## 記述問題 A
坐禅との出合いについての本文を読んで、次の問いに答えてください。
(i) 坐禅サークルのメンバーは何人ほどでしたか。
(ii) 先生は、坐禅は何に立ち返ることだと言っていましたか。
(iii) 先生が書き手の部屋に来たのは、何年経ったある日ですか。

========================================

安泰寺

A N T A I J I

火中の連
2008年 11・12月号

坐禅との出合い

16歳の無方


身体の発見

 坐禅との出会いは、長い間忘れていた「からだ」の発見から始まりました。「私が身体を持っている」というより「この身体が私」という気づきです。
 当時参加していた坐禅サークルのメンバーは私の寮の先輩や同輩15人ほどでした。週に何回か夕方で坐禅が行われましたが、坐ったあと、先生に必ず感想を聞かれました。「今日はどうだったか。自分を見つめることができたか」先生はよく「まなか」という表現を使い、坐禅はこの「まなか」に立ち返ることだ言っていましたから、「今日は自分のまなかを見つけたか」とも聞いたりしました。そして、私は毎回「まだ見つけていません。どこが自分のまなかということすら、全く分かりません。すみません」と答えざるをえませんでした。他の生徒達はと言いますと、「自分のまなかに美しい花畑を見つけ、それを歩きました」とか「自分のまなかに黄金の振り子が静かに振っていたので、それをじっと眺めました」とか、素晴らしい経験をしていたようですが、私だけそういった経験はありませんでした。しかし、自分のからだを感じ取るという気持ちよさがあって、それで通い続けました。

先生に告げられて

 そして、一年経ったある日。先生は私の部屋に来て、椅子に坐りました。「ボクはもうここでの仕事を辞めようと思うのだ。問題はサークルをどうするかということだが、キミはあとをやってくれないかな」。私は耳を疑っていました。15人のメンバーのうち、「まなか」もなにも得ていないのは私だけです。どうしてこの私が頼まれるのでしょうか。先生に自分の不適切さを訴えましたが、「キミはきっと大丈夫だ」と、ゆずりません。先生がやれというのですから、やるしかないと思いました。先生が寮を去ったあとには、私が責任者としてサークルの部屋の準備をしたり、時間をはかったり、皆が坐禅がしやすいように努めましたが、自身はありませんでした。なにしろ、坐禅とは一体何をすることか、未だ分からないのですから。

========================================

## 記述問題 B
記録の中で「reflection」という語を含む行の数を、数字だけで答えてください。

## 入力資料
========================================

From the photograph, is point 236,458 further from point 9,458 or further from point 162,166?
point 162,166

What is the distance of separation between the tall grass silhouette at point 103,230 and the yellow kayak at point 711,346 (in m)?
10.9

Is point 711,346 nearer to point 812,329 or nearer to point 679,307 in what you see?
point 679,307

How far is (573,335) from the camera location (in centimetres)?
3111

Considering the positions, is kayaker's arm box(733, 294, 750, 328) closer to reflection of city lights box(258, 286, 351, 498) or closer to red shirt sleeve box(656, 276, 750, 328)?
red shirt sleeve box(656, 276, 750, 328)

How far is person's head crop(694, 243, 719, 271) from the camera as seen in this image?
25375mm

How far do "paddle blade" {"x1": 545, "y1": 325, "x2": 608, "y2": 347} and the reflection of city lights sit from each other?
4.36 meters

========================================

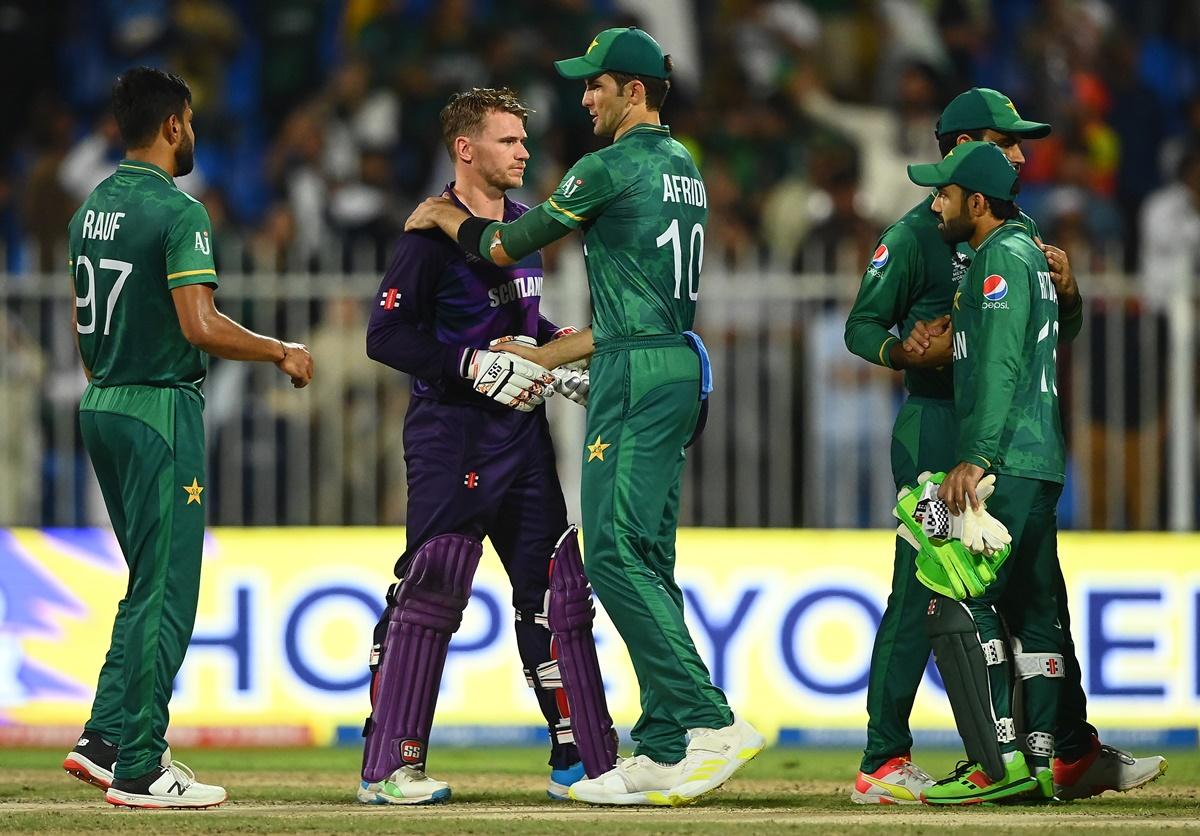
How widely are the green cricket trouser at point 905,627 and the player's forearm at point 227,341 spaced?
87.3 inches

========================================

## 問題の答え A
(i) 15人ほど
(ii) 「まなか」
(iii) 一年

## 問題の答え B
2